Prime Minister Manuel Valls on Wednesday for the third time invoked the 49.3 enabling clause that allows the government to declare the bill passed without parliamentary debate.
Previous motions of no confidence, which could have blocked the legislation and would have plunged the government into crisis, failed to win the necessary number of votes and no motion was tabled for what should have been the final reading in the National Assembly.
Although the last stages of the political battle of the bill has been overshadowed by the Nice attacks and the consequent extension of the state of emergency, right-wing MPs, backed by hard-left ones and possibly some Socialist dissidents are to appeal to the Constitutional Council against the government's "non-respect of parliamentary debate".
Valls's 'great reform'
Valls hailed the bill as "a great reform", which was the result of "a solid compromise with reformist youth and trade unions", a reference to unions like the CFDT that accepted the government's changes to its own initial draft.
President François Hollande declared it consistent with his "values of a man of the left".
Opponents vow to fight on
The right-wing-controlled Senate on Tuesday rejected the law after its proposals to restore many of the initial proposals and render it tougher on labour were turned down.

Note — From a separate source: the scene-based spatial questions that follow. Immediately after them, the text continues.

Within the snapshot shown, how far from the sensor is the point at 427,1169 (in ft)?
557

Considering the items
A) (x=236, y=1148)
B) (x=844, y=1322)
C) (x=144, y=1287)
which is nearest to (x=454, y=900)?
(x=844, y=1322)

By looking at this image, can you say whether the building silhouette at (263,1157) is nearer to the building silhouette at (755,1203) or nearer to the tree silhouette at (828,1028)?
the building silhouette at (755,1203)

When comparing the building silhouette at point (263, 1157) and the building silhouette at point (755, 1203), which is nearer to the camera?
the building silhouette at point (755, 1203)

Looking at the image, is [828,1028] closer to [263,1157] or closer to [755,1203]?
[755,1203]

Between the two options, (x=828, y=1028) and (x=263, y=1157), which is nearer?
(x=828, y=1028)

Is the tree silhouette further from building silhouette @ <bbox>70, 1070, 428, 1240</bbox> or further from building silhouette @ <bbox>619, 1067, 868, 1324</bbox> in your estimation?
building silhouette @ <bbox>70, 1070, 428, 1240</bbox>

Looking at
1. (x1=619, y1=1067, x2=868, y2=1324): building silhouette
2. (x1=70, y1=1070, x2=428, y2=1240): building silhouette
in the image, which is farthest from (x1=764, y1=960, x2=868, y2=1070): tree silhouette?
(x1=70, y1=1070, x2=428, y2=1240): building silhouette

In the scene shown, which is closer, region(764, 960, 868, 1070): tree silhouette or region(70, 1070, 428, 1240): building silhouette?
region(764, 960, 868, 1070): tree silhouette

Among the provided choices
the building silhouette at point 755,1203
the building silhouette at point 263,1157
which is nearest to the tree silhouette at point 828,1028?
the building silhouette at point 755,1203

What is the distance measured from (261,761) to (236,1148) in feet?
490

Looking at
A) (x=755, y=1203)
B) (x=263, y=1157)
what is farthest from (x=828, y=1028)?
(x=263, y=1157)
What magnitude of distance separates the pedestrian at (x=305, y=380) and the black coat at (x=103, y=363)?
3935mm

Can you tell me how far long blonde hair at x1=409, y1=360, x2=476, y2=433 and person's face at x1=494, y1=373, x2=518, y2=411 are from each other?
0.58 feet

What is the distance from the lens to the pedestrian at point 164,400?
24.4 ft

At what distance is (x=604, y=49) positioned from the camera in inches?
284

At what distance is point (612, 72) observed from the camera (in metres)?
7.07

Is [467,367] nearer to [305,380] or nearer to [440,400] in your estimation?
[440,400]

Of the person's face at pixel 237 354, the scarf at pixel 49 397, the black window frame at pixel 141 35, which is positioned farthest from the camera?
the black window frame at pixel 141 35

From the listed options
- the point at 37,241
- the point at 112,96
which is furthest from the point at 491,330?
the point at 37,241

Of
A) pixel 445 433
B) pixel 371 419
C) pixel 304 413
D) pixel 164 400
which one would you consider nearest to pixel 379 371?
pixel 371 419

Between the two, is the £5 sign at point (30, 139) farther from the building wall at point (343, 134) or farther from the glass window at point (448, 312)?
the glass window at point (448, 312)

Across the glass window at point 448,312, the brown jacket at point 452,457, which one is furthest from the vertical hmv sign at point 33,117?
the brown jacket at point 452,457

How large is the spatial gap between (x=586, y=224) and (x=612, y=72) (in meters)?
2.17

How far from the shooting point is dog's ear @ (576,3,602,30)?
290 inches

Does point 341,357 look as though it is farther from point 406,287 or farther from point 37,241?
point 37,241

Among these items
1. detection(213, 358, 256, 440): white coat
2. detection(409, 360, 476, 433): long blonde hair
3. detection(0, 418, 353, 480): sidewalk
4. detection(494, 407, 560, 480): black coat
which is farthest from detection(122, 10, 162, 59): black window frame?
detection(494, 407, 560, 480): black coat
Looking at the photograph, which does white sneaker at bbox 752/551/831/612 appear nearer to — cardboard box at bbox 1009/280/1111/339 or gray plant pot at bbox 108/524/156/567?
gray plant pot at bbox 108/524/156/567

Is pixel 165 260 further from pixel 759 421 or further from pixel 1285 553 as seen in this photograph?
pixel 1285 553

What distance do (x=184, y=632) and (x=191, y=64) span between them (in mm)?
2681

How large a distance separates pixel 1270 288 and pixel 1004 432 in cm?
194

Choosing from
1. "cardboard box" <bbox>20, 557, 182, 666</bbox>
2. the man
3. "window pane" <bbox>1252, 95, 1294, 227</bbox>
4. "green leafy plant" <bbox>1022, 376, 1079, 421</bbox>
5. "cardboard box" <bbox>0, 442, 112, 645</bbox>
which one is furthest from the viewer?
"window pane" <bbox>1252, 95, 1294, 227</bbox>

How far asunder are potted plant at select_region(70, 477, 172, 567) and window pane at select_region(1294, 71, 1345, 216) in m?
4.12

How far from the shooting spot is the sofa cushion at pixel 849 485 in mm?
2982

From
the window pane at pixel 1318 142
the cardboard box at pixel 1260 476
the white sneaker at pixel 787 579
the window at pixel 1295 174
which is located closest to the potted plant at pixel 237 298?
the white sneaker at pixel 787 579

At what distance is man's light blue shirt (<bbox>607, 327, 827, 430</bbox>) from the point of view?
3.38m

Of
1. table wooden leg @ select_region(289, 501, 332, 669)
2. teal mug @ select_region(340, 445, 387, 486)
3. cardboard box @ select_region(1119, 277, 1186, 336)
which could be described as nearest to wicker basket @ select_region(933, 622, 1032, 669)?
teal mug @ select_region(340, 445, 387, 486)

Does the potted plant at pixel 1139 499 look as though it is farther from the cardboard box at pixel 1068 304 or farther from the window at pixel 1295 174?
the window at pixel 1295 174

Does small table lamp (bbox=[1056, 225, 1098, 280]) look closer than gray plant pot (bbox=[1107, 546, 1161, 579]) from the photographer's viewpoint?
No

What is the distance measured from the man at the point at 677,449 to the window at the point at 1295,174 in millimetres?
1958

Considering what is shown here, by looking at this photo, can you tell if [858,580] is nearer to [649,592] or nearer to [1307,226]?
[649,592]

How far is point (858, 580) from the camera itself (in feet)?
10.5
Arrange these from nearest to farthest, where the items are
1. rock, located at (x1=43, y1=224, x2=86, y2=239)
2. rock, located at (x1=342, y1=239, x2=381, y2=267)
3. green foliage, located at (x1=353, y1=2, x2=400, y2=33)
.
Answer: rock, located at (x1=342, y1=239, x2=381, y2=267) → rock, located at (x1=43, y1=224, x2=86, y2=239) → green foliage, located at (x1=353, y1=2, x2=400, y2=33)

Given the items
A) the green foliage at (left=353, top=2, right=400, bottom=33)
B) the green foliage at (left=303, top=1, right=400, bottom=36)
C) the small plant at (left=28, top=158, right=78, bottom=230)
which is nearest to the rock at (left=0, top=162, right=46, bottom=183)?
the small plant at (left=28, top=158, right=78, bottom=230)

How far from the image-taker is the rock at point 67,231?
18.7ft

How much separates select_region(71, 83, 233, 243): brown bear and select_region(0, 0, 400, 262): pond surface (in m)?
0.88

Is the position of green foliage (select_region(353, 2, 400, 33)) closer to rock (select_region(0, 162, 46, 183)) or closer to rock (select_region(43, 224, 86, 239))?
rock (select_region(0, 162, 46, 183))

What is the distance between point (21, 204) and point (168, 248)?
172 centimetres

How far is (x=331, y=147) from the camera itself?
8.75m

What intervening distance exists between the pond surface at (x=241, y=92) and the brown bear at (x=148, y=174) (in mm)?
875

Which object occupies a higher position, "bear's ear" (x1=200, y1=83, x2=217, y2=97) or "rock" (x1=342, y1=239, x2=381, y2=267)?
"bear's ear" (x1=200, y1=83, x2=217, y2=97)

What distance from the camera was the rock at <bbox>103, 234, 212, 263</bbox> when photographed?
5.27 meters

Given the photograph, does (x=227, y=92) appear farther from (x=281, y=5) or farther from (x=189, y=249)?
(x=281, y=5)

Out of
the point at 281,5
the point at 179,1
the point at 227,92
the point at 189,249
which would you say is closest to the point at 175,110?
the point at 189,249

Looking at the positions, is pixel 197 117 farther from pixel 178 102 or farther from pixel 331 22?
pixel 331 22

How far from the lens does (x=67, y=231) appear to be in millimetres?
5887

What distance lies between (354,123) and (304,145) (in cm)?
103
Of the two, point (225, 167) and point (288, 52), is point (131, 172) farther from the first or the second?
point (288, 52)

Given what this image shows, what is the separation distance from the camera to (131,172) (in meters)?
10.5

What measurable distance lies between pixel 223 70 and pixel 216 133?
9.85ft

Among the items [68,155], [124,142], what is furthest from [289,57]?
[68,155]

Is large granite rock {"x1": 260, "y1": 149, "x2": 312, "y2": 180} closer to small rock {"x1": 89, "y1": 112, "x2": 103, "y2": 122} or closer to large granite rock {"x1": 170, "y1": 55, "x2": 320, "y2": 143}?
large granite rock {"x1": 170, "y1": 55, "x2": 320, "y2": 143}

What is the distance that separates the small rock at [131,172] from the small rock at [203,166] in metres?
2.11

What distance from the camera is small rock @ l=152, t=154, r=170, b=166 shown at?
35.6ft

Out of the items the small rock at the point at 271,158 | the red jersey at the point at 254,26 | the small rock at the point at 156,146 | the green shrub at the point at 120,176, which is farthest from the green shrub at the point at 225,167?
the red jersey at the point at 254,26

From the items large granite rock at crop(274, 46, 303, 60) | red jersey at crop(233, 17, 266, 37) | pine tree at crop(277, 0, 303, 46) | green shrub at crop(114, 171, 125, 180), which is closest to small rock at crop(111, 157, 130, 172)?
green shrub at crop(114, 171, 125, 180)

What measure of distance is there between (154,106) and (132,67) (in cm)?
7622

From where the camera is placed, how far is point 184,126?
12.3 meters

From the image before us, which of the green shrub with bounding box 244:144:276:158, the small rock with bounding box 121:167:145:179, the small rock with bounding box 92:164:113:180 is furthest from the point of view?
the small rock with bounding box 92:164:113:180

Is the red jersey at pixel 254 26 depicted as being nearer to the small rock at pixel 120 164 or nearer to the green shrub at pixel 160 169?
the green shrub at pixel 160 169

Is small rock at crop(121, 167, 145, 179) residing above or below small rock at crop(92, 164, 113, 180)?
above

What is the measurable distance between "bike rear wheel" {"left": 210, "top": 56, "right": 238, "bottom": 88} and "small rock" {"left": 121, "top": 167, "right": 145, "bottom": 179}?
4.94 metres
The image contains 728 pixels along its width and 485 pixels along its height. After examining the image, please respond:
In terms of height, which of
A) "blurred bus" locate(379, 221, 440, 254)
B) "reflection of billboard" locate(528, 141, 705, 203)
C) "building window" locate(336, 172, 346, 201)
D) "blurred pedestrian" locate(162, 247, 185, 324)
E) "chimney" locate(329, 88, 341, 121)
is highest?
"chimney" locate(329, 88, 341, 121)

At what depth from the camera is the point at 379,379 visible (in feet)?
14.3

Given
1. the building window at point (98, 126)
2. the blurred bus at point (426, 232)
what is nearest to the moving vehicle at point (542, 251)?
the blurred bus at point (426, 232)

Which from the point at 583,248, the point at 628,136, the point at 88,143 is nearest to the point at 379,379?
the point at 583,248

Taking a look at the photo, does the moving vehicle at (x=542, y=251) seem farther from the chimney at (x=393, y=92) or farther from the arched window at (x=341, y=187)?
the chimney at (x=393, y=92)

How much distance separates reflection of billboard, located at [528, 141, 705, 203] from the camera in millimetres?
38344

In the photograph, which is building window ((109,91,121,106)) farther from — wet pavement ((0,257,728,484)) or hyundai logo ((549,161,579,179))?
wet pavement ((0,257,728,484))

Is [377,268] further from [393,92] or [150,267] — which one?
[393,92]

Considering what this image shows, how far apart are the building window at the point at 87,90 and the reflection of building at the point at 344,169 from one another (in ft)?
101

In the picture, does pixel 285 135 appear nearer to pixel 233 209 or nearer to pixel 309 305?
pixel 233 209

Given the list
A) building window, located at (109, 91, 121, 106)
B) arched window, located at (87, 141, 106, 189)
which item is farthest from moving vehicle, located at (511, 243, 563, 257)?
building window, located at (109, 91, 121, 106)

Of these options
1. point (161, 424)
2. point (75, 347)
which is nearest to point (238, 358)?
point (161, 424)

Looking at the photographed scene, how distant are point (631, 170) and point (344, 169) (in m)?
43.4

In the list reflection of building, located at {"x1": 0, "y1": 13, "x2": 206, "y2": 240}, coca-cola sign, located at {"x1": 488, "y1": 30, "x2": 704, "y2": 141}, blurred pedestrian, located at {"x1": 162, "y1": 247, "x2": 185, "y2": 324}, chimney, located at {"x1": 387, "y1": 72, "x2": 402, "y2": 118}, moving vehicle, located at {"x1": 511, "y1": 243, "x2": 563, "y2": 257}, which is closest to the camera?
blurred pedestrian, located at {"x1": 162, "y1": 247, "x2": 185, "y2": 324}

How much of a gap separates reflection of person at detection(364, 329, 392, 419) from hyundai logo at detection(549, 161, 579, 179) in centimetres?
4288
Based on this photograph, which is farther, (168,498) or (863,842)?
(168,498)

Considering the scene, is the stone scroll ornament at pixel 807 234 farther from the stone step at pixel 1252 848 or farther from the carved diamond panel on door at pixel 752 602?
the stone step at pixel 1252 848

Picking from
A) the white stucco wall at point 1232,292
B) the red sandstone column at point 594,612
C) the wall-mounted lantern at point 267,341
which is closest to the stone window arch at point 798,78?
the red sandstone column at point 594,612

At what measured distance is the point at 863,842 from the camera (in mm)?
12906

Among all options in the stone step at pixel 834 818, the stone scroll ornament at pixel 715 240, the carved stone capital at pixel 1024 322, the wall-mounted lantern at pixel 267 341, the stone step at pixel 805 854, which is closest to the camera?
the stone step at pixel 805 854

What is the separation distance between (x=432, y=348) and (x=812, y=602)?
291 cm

Fifty-six MPs, including Socialist dissidents, Communists and Left Party members and Ecologists, published a declaration in the JDD newspaper on Wednesday declaring that the battle against the law "has only just begun" and claiming that it would make France's labour legislation "more complex and less favourable to employees".
With opinion polls showing a majority of French people opposed to the reform, the CGT and FO unions vowed to continue to campaign against it, declaring that the suspension of debate showed that the government had "lost the ideological battle".